Mobile Malware becomes a new Threat to Mobile Payments

The Mobile Cyber Threats report (a new joint report by Kaspersky Lab and INTERPOL) analyzed mobile malware data collected for over 5 million smartphones and tablets. The data was collected from the cloud based Kaspersky Security Network with devices under observation running Kaspersky security products. Android’s global dominance in mobile OS makes it the biggest target for mobile malware.

The report cites a warning for retailers, banks and mobile users and especially to mobile payment companies. Google Wallet, PayPal and many other mobile payment systems are battling out to gain dominance in the mobile payments space. But security should now be a continuous and major focus area. Kaspersky estimates reveal that Android itself receives more than 98% of mobile threats currently in existence. In the first half of this year, the Kaspersky research team found 175,442 new unique malware programs designed especially for Android.

As per data from IDC, Android has 85% share of the overall mobile platform market. Android is also a more open platform which makes it an easier target for exploitation. It is indeed less secure than rival platforms because it allows users to download third party apps. This is where cybercriminals have the opportunity to create apps embedded with malicious programs, target careless users and convince them to install the malware.

Speaking of mobile payments, a popular trend in many regions is conducting transactions through SMS. This provides an incentive for mobile malware developers who try to hack into the transaction information embedded in such messages. Over a 10 month period from August 2013 to March 2014, Kaspersky saw the number of attacks per month rise from 69,000 to an astonishing 650,000. The number of users attacked also increased from 35,000 to 242,000. These are mind boggling numbers indeed.

A few countries, specifically Russia, India, Kazakhstan, Vietnam, Ukraine and Germany have reported the largest number of attacks. These regions possess a large base of SMS based mobile payment users. Around 6 out of 10 mobile malware programs detected are capable stealing a user’s money. They are usually in the form of Trojans which can target the messaging apps to perform hidden transactions.

Countries are gearing up to counter such threats.

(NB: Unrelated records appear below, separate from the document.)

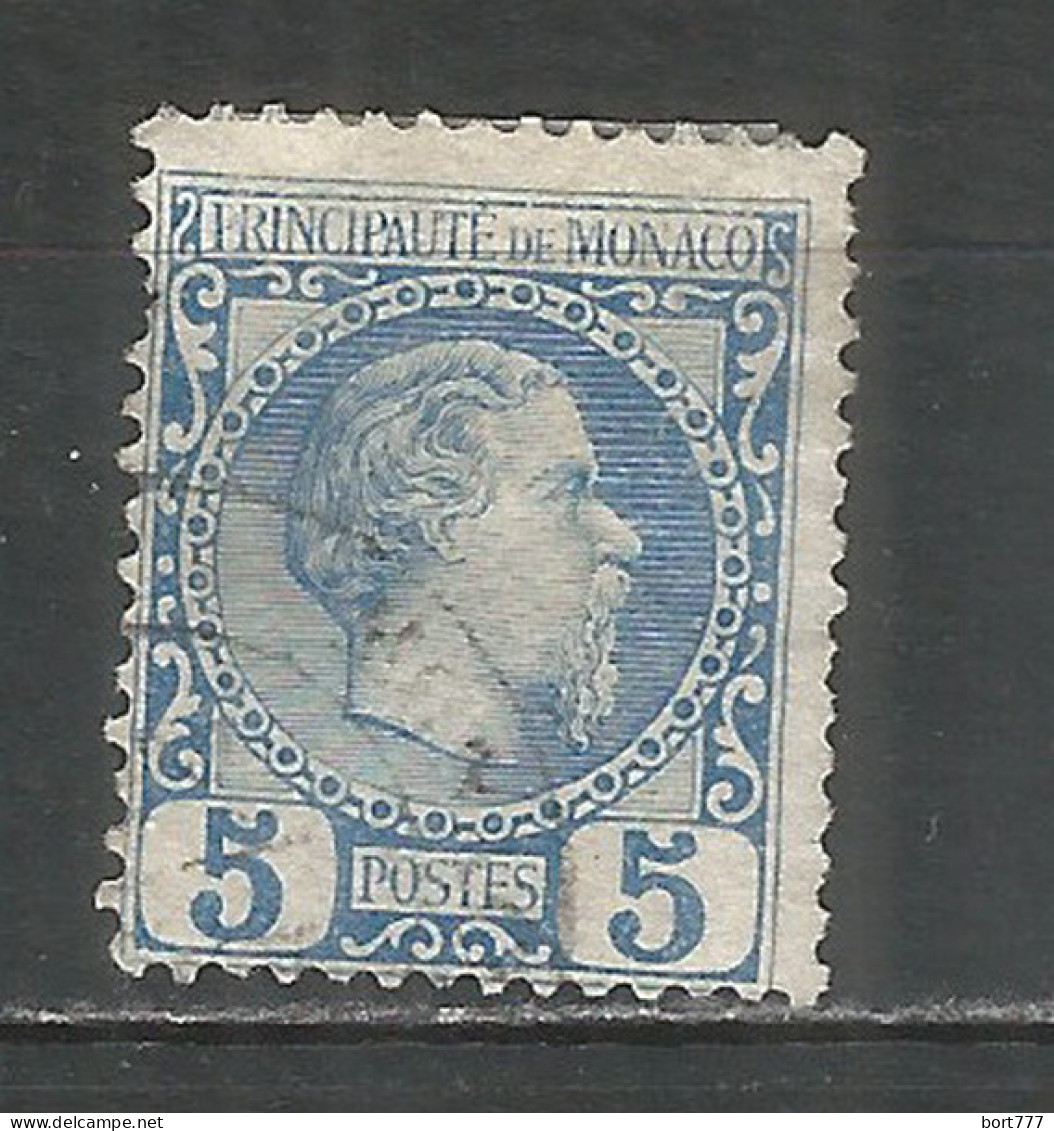 Monaco 1885 Year , Used Stamp - Used Stamps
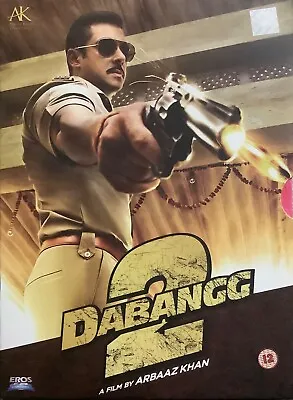 Dabangg 2 - *Salman Khan *Sonakshi Sinha *Vinod Khanna Bollywood DVD (Pre-owned) • £9.99
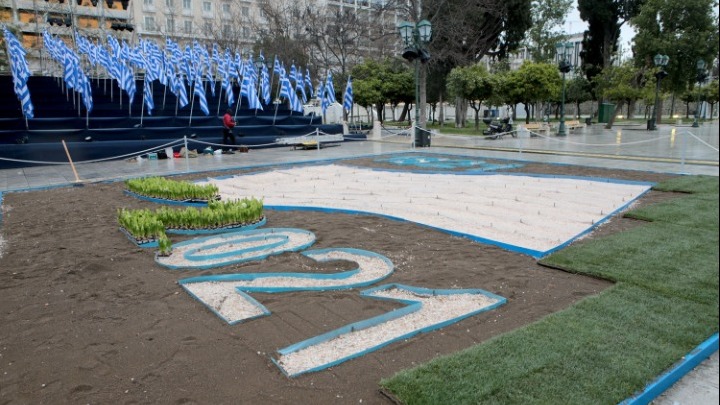 Υπό δρακόντεια μέτρα η παρέλαση της 25ης Μαρτίου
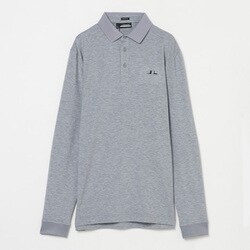 071-22911-48-013 [ゴルフウェアメンズ M20A Florian LS Polo シャツ 048 グレー]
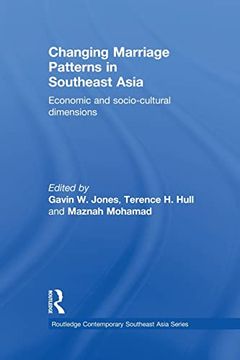 portada Changing Marriage Patterns in Southeast Asia: Economic and Socio-Cultural Dimensions (in English)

For example, in Russia, the telecom regulator imposed new rules for payments via SMS which requires users to respond to confirmation messages before the actual transaction is completed. But as consumers are increasingly accessing their social media profiles via mobile, criminals are designing crafty new methods to target users. Not to mention that companies like Facebook and Twitter are getting ready to integrate payments into their platforms.

One thing is for sure – mobile security decisions need to be defined in different terms. The context, content and user of any app have to be looked at and the detection with an appropriate response has to be continuous. From the payments context, the ability to leverage the network to stop malware before it reaches the endpoint would be a better solution. With an increasing number of companies entering the mobile payments space, we hope they are coming up with remedies to the existing threats as well.